Work item.
Produce a verbatim transcript of the entries below, excluding pictures.

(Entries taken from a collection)
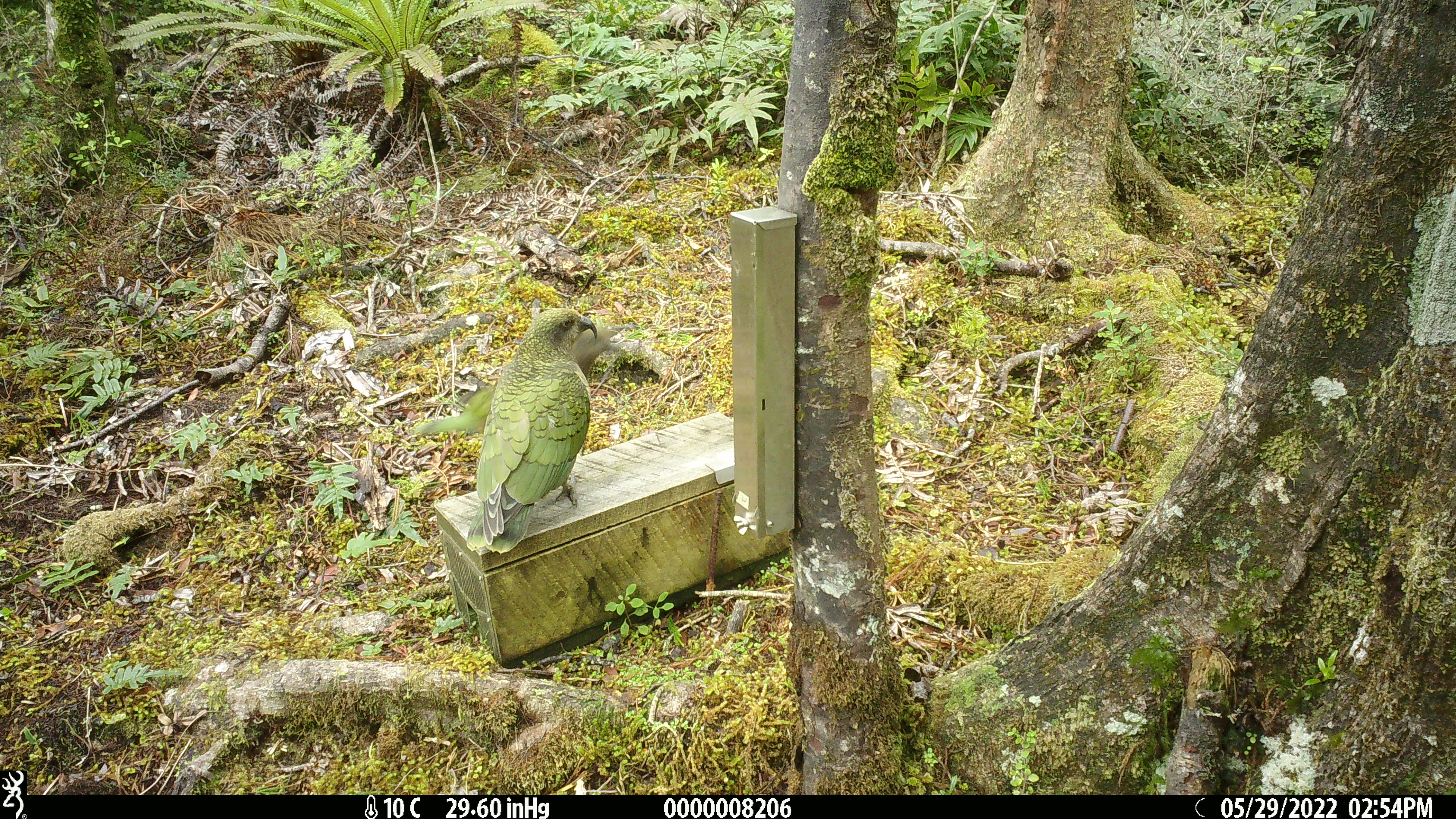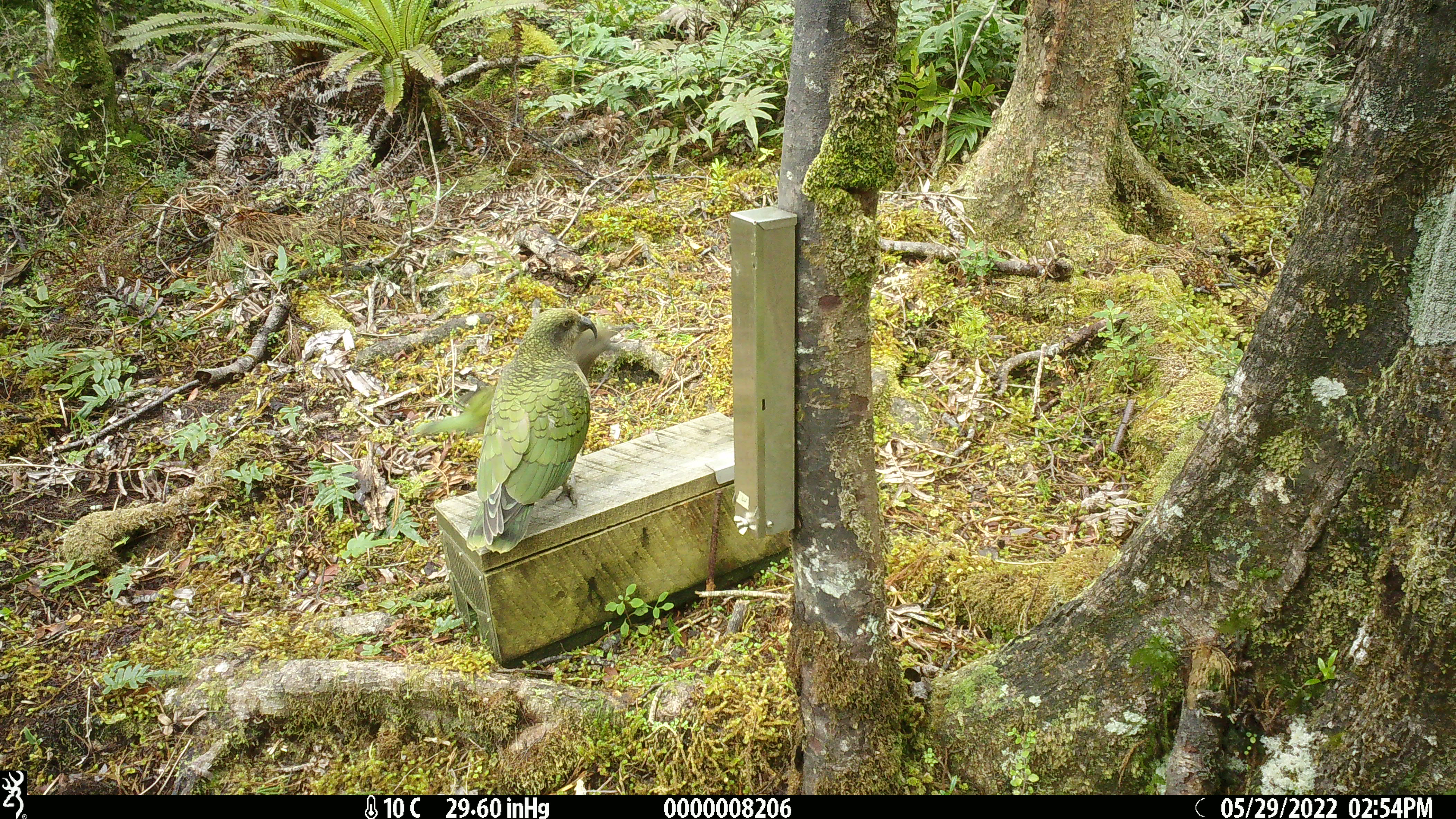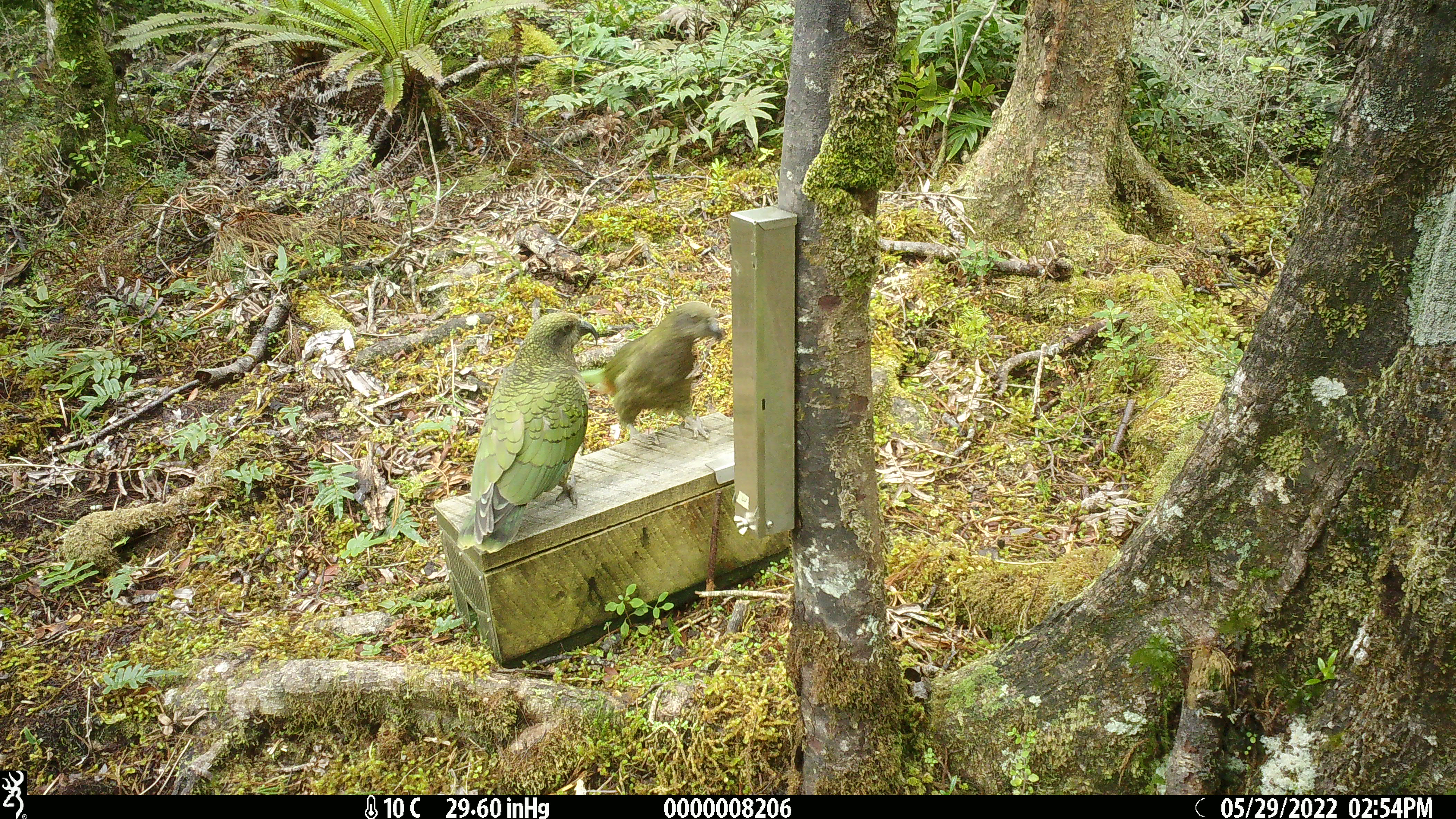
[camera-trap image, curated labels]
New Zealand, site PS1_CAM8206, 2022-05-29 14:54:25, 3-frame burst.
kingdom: Animalia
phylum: Chordata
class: Aves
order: Psittaciformes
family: Strigopidae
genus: Nestor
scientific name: Nestor notabilis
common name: kea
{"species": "kea (Nestor notabilis)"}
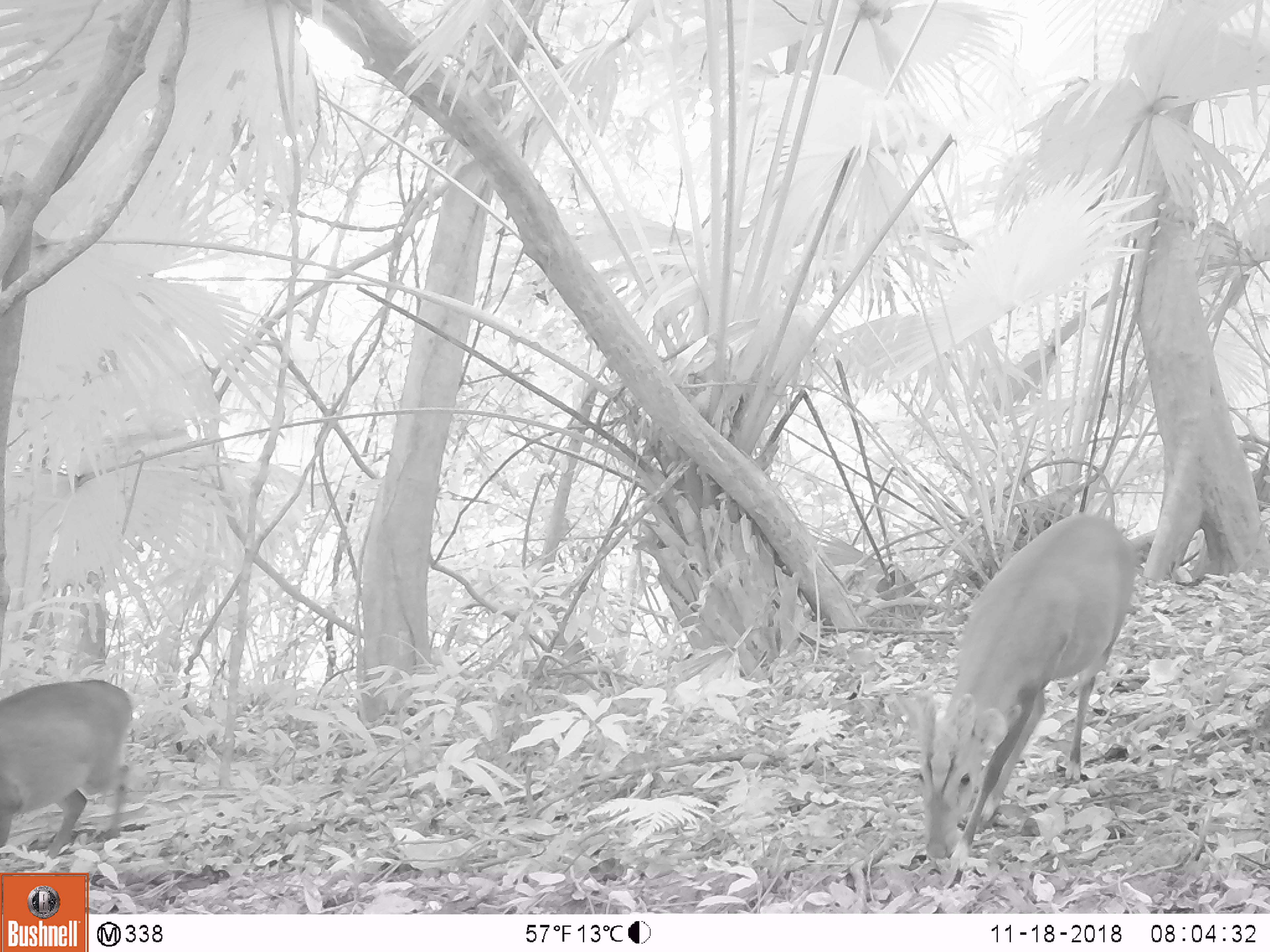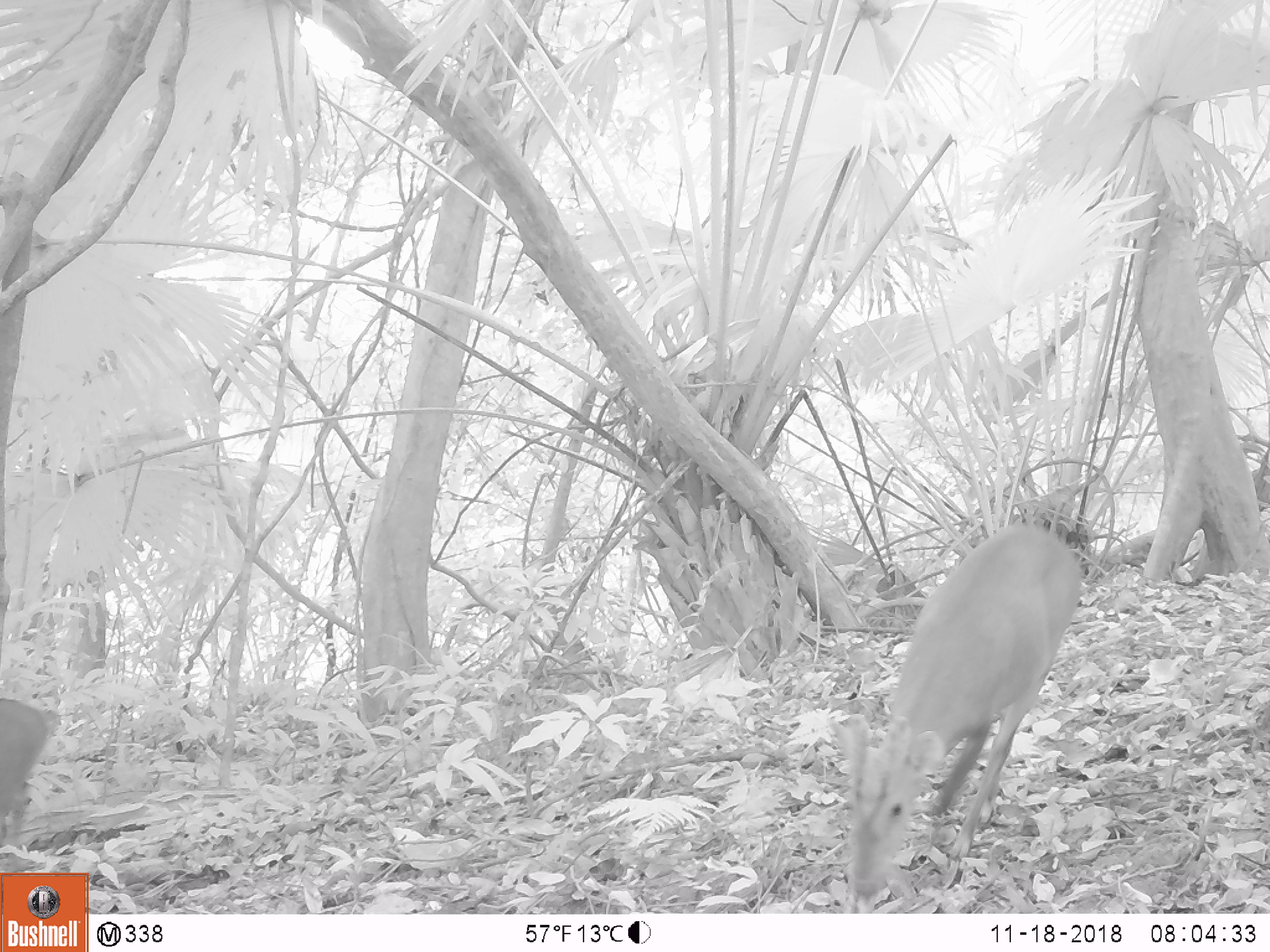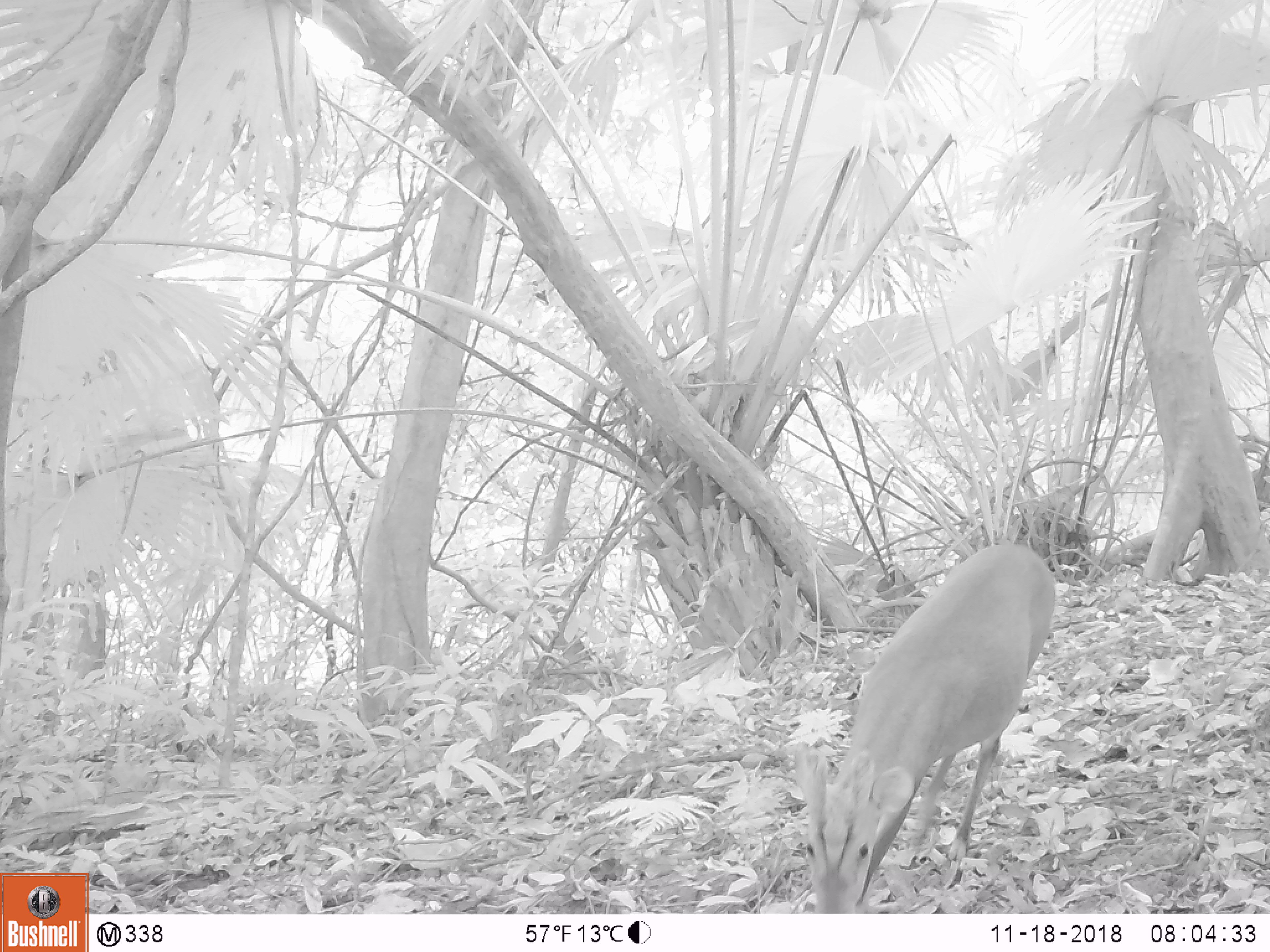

Answer space.
[camera-trap image, curated labels]
New Zealand, site PS1_CAM8206, 2022-05-29 14:54:25, 3-frame burst.
kingdom: Animalia
phylum: Chordata
class: Aves
order: Psittaciformes
family: Strigopidae
genus: Nestor
scientific name: Nestor notabilis
common name: kea
{"species": "kea (Nestor notabilis)"}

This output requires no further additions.